The questions are always the same: Why are you here? Who are you visiting? My answers inevitably are always the same. No matter, each time I had to go through the process. A visa application of mine to a country I won’t name has been put through a much more stringent process because I am of Pakistani descent. In 2005, I travelled to Israel, where yet again I was stopped and asked several questions about my family background. It was just after the 7/7 bombings in London. A crime committed by, as you probably recall, British men of Pakistani descent.
I arrived having travelled through Jordan. I was carrying a British passport, holding $10,000 in cash (for our bureaux, not personal funds, I might add). My full Name is Mohammed Imran Khan and I work for Al Jazeera. Oh, and I was carrying a rucksack, the favoured delivery method of the 7/7 bombers. It took me five hours to clear customs. I was never told why.
How things are
Trifling, I know, when compared to the Palestinian experience, but indicative of how things are. In the American Colony Hotel in East Jerusalem, I bumped in to fairly well known BBC reporter and former colleague of mine. I told him the story of my crossing.
“What do you expect,” he said. “You are Pakistani.”

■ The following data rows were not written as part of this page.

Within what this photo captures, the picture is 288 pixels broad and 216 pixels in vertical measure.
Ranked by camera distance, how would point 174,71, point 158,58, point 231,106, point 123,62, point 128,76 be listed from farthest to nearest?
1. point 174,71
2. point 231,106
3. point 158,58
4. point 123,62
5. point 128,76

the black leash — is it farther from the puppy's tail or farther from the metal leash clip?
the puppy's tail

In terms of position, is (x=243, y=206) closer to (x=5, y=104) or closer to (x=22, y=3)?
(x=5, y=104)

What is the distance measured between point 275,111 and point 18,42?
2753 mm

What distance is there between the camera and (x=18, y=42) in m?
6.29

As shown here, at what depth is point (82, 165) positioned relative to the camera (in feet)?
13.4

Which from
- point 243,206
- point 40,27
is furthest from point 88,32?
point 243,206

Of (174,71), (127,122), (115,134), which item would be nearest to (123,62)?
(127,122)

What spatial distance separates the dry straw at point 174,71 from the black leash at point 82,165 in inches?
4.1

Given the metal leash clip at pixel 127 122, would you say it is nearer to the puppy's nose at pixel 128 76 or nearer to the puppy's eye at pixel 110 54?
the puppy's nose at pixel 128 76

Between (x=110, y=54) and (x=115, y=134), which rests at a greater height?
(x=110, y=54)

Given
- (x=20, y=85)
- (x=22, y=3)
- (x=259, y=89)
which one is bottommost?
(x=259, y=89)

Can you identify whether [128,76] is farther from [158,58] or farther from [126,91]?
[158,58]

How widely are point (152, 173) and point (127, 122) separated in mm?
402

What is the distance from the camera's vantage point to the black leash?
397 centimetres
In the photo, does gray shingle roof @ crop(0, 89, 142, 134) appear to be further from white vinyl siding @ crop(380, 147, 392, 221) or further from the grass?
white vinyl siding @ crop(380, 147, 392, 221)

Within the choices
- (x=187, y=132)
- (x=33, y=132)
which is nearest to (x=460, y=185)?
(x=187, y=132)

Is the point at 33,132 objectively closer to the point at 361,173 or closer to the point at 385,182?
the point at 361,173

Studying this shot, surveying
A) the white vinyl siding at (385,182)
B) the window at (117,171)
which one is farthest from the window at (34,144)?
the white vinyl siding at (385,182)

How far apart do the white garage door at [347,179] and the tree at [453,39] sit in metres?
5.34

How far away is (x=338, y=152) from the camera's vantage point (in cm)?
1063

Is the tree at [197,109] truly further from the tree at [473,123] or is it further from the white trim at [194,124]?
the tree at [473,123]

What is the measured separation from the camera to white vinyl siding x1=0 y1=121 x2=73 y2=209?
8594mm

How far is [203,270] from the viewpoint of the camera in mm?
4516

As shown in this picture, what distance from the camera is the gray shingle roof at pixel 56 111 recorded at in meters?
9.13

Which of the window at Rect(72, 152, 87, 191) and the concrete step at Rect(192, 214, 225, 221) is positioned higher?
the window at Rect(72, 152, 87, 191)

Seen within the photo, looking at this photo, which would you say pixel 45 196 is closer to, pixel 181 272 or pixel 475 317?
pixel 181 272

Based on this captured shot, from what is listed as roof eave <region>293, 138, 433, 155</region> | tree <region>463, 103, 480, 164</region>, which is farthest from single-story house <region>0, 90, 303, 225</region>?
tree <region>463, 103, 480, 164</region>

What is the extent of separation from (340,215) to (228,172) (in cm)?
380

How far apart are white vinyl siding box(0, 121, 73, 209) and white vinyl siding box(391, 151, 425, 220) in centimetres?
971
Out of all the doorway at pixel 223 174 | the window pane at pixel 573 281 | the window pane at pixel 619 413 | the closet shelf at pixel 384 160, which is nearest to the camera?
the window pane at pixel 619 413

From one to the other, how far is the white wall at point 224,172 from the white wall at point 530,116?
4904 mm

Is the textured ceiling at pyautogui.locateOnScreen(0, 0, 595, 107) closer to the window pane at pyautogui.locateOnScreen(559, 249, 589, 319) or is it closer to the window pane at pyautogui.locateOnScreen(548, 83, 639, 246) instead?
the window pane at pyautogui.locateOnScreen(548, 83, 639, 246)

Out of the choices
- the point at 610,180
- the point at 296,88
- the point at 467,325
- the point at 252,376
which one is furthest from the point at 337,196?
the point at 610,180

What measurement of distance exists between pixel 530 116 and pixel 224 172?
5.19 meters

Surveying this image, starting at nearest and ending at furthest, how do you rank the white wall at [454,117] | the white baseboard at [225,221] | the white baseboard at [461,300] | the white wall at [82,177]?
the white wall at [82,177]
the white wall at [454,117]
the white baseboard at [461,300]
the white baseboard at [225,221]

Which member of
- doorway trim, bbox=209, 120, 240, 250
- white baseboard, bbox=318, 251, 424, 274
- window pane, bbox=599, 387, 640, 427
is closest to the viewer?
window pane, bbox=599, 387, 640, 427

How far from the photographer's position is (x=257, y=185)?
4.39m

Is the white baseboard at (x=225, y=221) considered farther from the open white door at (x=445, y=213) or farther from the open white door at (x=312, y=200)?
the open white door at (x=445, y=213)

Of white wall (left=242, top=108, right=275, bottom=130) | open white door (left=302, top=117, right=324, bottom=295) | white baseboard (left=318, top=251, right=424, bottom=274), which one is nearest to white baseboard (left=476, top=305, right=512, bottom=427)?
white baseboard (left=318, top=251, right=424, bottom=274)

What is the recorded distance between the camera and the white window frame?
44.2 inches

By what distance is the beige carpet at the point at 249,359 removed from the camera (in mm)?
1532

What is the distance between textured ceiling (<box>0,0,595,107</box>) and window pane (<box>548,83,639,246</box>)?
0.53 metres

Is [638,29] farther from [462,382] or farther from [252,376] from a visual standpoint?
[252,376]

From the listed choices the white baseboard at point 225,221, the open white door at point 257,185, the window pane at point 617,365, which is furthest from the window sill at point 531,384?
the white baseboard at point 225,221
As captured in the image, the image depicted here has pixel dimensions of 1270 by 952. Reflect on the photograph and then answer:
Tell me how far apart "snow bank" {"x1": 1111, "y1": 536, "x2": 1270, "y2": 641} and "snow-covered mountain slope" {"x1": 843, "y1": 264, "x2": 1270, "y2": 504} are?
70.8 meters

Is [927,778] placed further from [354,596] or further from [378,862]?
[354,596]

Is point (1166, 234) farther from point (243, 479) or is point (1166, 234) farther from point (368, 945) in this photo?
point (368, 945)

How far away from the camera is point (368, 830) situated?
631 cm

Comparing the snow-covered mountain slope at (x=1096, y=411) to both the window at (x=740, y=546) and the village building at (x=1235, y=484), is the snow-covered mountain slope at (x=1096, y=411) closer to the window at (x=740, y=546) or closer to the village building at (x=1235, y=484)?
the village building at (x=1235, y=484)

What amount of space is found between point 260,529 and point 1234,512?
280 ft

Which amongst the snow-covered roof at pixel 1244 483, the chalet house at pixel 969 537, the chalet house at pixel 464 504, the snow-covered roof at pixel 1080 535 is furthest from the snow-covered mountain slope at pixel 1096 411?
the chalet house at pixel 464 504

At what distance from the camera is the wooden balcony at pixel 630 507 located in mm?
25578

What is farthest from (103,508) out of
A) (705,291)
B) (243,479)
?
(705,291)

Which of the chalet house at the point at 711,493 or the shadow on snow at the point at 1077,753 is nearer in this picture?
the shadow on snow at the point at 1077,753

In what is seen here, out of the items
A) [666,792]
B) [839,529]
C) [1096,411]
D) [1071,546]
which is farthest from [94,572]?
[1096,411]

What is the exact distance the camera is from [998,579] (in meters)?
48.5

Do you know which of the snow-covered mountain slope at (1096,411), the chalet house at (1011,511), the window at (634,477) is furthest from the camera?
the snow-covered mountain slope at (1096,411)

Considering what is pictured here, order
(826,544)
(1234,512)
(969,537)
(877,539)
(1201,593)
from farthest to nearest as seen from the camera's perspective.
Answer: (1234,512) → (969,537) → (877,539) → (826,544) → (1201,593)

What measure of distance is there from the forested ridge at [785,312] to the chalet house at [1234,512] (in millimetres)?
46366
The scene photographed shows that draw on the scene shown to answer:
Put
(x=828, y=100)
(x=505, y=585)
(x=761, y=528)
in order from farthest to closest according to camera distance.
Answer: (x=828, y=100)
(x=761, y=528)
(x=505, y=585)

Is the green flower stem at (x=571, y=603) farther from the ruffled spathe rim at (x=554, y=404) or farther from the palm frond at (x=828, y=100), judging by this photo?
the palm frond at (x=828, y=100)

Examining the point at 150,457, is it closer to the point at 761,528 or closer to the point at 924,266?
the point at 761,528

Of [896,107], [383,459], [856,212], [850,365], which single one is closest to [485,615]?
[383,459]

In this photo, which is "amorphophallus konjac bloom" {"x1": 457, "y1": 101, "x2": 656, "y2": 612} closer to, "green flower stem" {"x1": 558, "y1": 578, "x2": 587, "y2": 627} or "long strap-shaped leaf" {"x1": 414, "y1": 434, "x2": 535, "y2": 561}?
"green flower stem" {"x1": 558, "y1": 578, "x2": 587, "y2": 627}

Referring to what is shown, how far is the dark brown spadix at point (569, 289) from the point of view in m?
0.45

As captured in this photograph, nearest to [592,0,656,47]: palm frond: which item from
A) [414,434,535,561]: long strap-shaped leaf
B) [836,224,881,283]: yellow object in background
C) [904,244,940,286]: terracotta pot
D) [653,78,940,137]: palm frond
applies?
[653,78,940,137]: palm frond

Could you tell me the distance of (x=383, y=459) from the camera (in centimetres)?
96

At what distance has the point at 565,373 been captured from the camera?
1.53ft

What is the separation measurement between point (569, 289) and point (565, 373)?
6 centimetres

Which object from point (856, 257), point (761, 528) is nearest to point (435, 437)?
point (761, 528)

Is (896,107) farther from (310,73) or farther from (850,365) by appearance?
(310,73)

Except I am not. I am British. In the UK, where I was born and have lived the vast majority of my life, I was stopped and searched. Once, when I was working for that most British of Institutions, the BBC, I was stopped filming when a nosey policeman ran my name through the system. It was clearly red flagged. His response was terse when I requested to get on with my job. “You are in our system” he said. The BBC to their credit took up the matter with the police, but I have no idea whether it made any difference.
It is frustrating. But I have got used to my status of being of Pakistani descent not being a plus point. For others, though, it breeds anger and resentment.
Subject of Pakistan
Three weeks ago I was staying in New York, just few blocks away from Times Square. I was sitting with a friend, just talking about everything and nothing as one does. The subject of Pakistan came up and I shared my thoughts. The bartender overheard our conversation and said something startling to me: “Do you know where Bin Laden is?”
I was shocked, but not surprised. My American friend, however, carefully picked up his vodka and cranberry juice, took a small sip and then poured the rest of it on the floor. He then opened his wallet, left a large tip and walked silently out of the bar. He later told me that he felt it was simple racism that he would not tolerate.
My Pakistani friends across the West often complain of racism. Pakistan has become terror central and it’s most public export is terrorism, it would seem.
Plurality of Pakistan
I have long given up trying to explain to people about the plurality of Pakistan and the Pakistani diaspora. I have long given up on trying to talk about how Pakistan’s biggest export into India is pop music, how Pakistani fashion designers produce beautiful collections that sell for thousands of dollars all over the world, of how Pakistani artists are producing some incredible and very modern work.
No, I listen as people rail against my background, accuse me of being a terrorist or the very least a terrorist sympathiser. But here is the rub. Ancient cultures are littered with references to something called a “self-fulfilling prophecy’. Call someone something and they eventually become that thing. Call Pakistanis terrorist and guess what? You will have Pakistani terrorists.
It’s a simplistic argument, but when faced with visa delays, when asked personal questions about my background from Po-faced border guards, when stopped and searched by police officers, an anger does build. My protestations about being British don’t count. They see my skin colour and my name and they see one thing. A threat. I smile and hope common sense prevails, and to be fair it often does.
But as Pakistani terror fills the headlines, I wonder how long it will be before this kind of racism becomes normal.